Kejriwal’s arrest has only solidified the alliance. His party represents the working class intellectual capital, which is traditionally opposed to the alleged dynastic politics of the Congress and other old guard. The only loose cannon right now is Mayawati’s BSP in UP, which can work as a double-edged sword. Well, JDU’s Nitish Kumar also left the INDIA collective to rejoin the NDA, but his party has been losing steam.

India Today recently released its ‘Mood of the Nation’ survey recorded during the Ram Mandir inauguration days when the BJP was riding the tide of popularity. Even that showed the NDA underperforming relative to its 2019 victory by 18 seats. Remember, this is from the BJP-friendly media and pollsters.
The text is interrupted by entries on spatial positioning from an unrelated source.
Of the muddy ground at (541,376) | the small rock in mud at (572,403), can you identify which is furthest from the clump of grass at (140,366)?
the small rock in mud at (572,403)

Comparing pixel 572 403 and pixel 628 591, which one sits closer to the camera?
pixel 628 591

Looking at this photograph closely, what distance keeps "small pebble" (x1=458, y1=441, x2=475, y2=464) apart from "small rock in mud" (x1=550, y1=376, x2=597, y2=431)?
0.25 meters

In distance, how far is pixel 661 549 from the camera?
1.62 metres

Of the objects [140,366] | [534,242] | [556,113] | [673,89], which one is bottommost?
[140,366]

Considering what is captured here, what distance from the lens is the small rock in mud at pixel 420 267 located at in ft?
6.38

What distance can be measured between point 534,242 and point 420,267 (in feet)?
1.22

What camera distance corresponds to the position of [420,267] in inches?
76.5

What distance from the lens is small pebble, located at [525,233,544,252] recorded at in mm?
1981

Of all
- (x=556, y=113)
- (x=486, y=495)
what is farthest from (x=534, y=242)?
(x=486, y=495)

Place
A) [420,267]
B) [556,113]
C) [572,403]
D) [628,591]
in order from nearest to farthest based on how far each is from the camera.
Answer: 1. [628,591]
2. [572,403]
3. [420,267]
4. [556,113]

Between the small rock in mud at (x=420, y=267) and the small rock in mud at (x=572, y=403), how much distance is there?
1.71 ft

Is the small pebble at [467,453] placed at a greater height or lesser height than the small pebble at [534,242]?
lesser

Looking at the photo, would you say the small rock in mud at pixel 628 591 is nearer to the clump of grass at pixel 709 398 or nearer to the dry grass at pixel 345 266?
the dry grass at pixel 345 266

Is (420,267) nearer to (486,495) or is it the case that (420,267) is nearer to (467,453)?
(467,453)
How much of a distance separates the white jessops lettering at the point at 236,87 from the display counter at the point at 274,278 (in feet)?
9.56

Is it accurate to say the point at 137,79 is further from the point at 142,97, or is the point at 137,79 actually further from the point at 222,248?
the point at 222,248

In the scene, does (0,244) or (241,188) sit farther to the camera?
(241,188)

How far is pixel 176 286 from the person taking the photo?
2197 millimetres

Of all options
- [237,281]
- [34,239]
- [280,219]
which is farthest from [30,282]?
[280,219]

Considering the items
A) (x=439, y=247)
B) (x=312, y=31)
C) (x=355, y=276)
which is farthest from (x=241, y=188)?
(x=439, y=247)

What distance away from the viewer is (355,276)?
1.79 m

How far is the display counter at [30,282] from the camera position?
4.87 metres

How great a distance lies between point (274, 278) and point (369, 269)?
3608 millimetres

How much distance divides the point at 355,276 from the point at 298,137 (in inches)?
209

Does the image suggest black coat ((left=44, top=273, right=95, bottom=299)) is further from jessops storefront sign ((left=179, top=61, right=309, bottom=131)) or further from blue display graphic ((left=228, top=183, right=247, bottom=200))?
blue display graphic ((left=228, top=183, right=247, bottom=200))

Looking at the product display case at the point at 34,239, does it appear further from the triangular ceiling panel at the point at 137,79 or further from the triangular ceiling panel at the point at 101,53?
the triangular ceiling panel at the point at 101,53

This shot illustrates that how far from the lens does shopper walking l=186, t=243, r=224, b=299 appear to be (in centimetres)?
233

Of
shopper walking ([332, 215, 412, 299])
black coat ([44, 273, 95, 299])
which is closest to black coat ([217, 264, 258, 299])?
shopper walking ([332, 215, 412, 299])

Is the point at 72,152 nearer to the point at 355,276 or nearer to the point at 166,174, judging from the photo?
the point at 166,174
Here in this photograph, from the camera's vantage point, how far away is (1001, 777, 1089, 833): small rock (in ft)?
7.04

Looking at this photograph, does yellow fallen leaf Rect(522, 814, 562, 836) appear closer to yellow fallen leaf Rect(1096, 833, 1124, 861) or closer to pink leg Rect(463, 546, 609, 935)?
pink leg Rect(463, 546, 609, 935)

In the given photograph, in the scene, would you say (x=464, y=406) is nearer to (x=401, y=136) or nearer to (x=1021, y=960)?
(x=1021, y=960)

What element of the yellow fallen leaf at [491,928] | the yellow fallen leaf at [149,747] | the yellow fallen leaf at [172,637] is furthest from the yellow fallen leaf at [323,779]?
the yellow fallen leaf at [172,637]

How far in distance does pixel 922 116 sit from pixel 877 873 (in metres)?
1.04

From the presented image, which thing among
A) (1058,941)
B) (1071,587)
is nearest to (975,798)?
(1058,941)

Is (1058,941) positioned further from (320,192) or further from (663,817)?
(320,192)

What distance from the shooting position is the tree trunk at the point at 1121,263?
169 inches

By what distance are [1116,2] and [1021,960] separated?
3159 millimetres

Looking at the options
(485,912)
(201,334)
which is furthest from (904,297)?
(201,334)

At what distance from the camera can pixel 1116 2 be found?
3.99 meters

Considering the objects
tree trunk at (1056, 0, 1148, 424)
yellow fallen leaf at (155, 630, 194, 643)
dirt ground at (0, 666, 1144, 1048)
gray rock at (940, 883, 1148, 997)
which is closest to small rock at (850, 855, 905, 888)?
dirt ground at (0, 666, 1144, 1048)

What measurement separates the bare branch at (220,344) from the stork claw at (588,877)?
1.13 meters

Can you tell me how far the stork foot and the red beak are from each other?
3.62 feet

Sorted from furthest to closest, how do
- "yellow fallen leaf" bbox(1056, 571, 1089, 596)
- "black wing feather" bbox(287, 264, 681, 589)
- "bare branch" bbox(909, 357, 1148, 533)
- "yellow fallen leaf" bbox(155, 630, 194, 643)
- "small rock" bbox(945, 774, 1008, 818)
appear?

And this was recorded before two devastating political developments. One of the Indian Supreme Court landmark judgment on the electoral bond issue which is being projected as the world’s greatest extortion racket run by the BJP. And the arrest of Hemant Soren, the former Chief Minister of Jharkhand, and Arvind Kejriwal, the sitting CM of Delhi. The upset comes not in the shape of the arrests which are treated as the new normal but the way they have played out so far. While many are seeing them as an attempted power grab, it has made the alliance more desperate to win.

So, what is the outcome likely to be? When the system is so opaque, there is a great chance of misreading the omens. As someone who has been burnt twice, I have learned a trick or two. Two men are my teachers. Stephen Hawking and Donald Trump. Hawking once betted against his winning the Nobel Prize. So even if he lost the bet, he won the prize. Likewise, Donald Trump’s victory taught me that even the most dreaded outcomes can have positive results. So, I am rooting for a Modi win this time because it has no downside. I don’t think the Congress and the INDIA coalition would mind. I have rooted for them many times in the past. Also, perhaps if he wins, the quest for a legacy may compel him to build peace with Pakistan.

Published in The Express Tribune, April 6th, 2024.